Se as ervas daninhas estão prosperando no jardim do MPF é porque o jardineiro não esta cultivando o
solo da Democracia, não esta semeando a Justiça e tampouco irrigando o Estado de Direito.

Castor Filho

12/04/2016 - 23h00

Esses dois BABAQUARAS devem ser DEMITIDOS POR INCOMPETÊNCIA para exercer qquer função no MPF!

Maria Thereza G. de Freitas

12/04/2016 - 16h06

depois da carta do Conselho Universitário da UFG, que foi na lata desses procuradorezinhos de meia tigela, esse artigo é um tiro no peito do MP. E, como esse órgão, além de não cumprir suas funções constitucionais, tornou-se um monstro (palavras de seu criador), proponho #fimdompjá

Rachel

12/04/2016 - 15h16

Maravilhosa. Poderosa. Vou postar no facebook que fiz só para lutar contra esta corrente ditatorial, sem compaixão que ousa pensar que vamos deixar barato.

Sérgio França

12/04/2016 - 14h49

“O Brasil recuou para a adolescência democrática”… Pois é… Esses fraldinhas, bundinhas de mamãe, do Judiciário e do MP, estão acabando com o país! (E nunca lavaram uma roupa no tanque…).

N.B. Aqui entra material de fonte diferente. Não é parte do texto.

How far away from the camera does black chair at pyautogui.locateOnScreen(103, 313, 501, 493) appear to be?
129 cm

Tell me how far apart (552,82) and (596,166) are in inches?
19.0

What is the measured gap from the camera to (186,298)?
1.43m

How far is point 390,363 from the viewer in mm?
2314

Maria Aparecida Lacerda Jubé

12/04/2016 - 13h48

Obrigada DOUTORA MARÍLIA LOMANTO VELOSO, por me informar que o ministério público tem por dever constitucional defender a democracia. De tão desvirtuado está que, eu pensava que ele tinha por função proteger os corruptos poderosos, que abrem contas ilegais na Suíça, em Liechtenstein, cria empresas offshores através da panamenha Mossack Fonseca, maior lavanderia de dinheiro sujo do mundo, para ocultar seus patrimônios, muitas vezes adquiridos ilegalmente. Agora vejo como eu estava enganada.